Stored data:
★ ★ ★

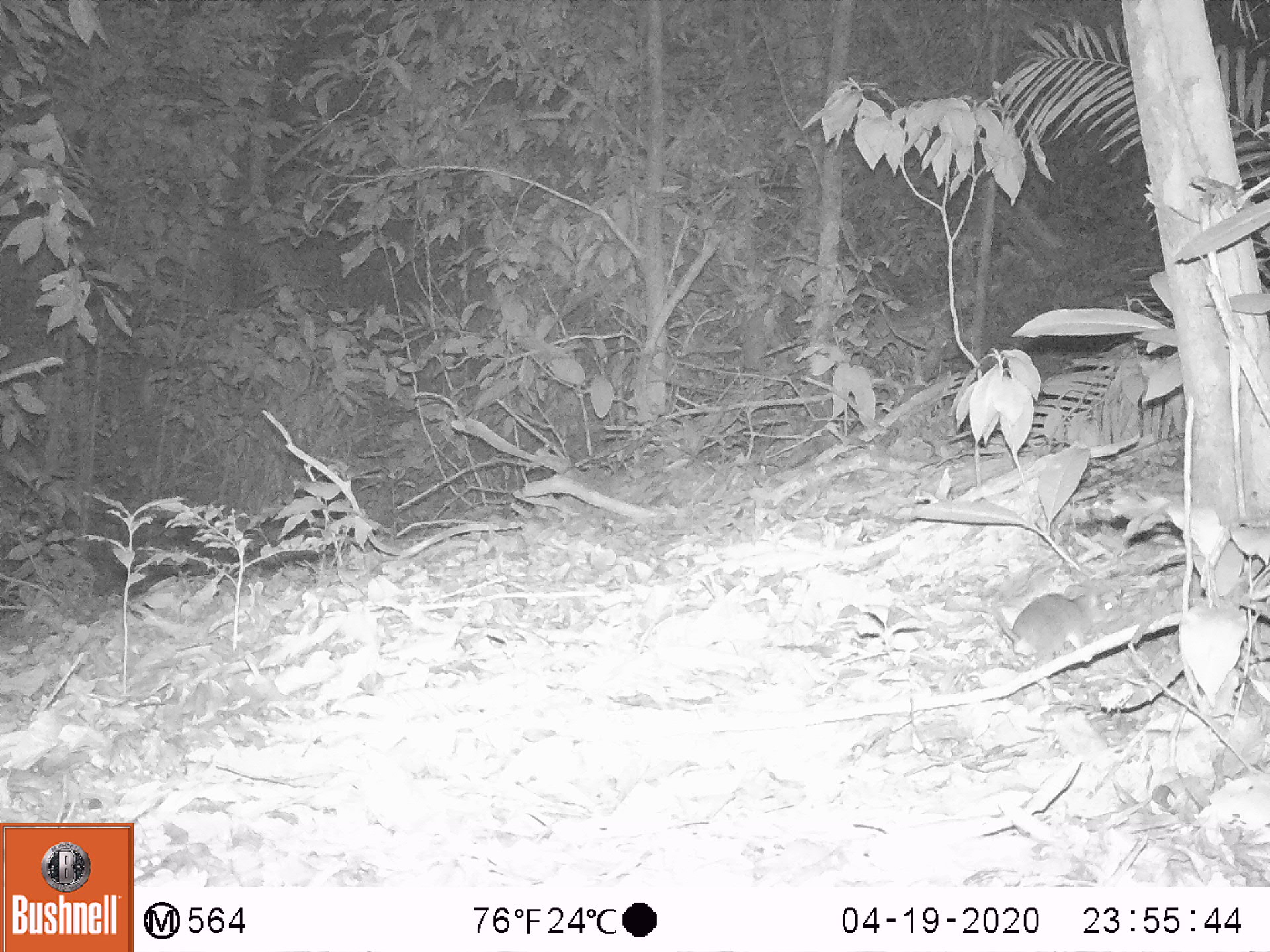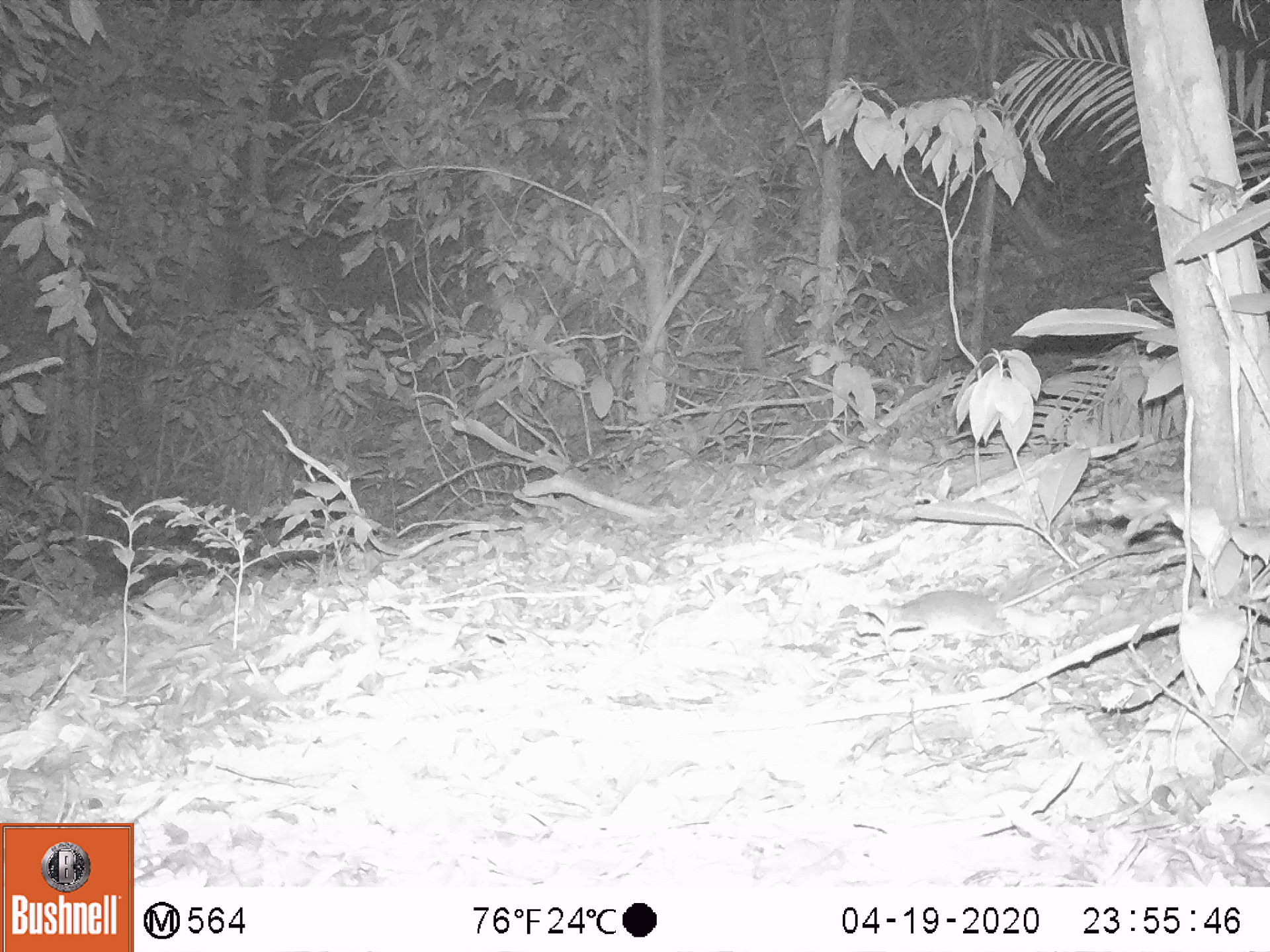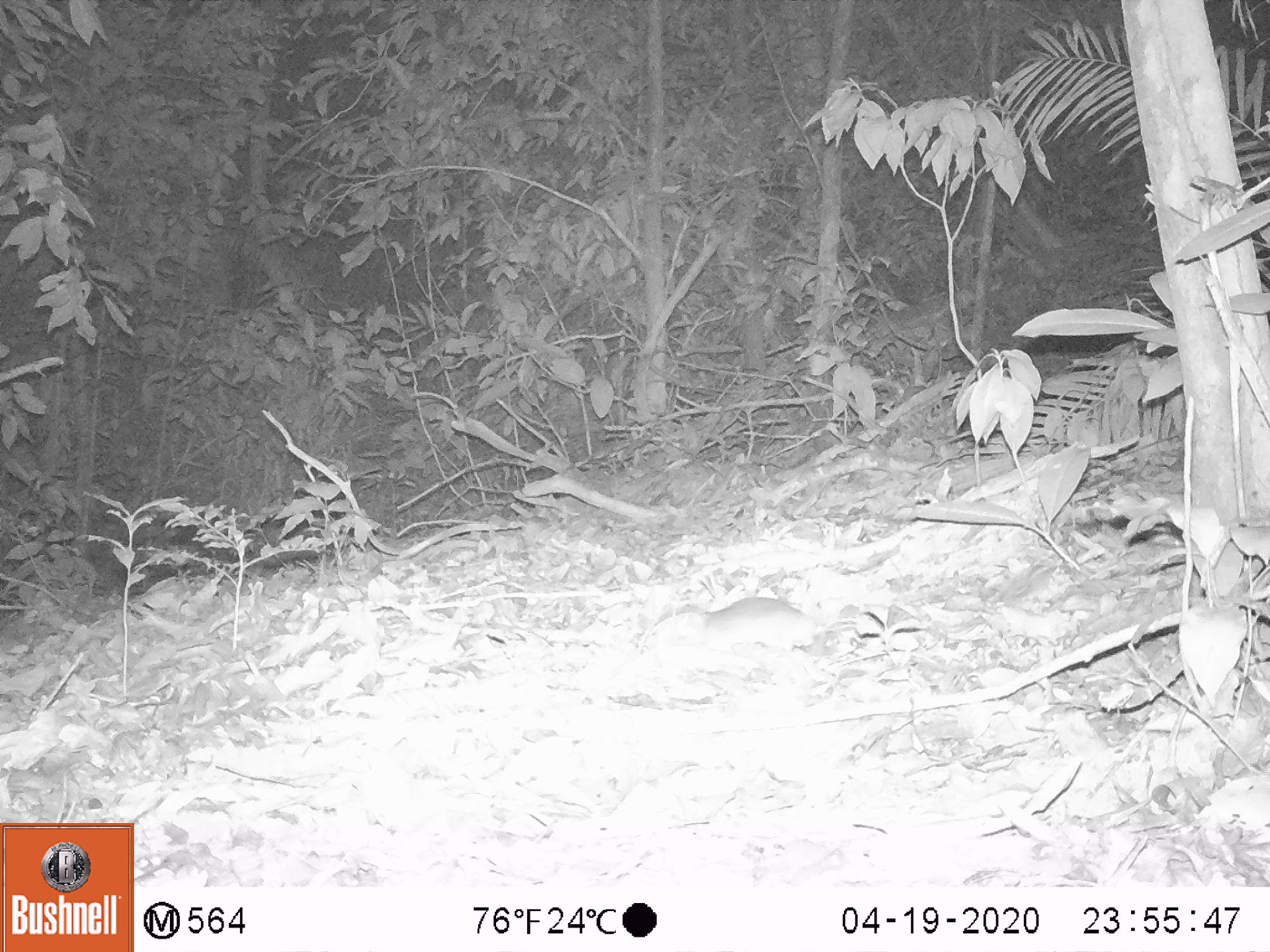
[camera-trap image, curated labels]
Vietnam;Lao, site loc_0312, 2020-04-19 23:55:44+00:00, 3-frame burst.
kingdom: Animalia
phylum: Chordata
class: Mammalia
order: Rodentia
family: Muridae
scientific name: Muridae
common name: old-world mice and rats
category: unidentified murid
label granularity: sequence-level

★ ★ ★

• _Your objective_
Give back, word for word, only the lines from the one containing "common name: old-world mice and rats" through the closing line of the entries.

• _Exercise result_
common name: old-world mice and rats
category: unidentified murid
label granularity: sequence-level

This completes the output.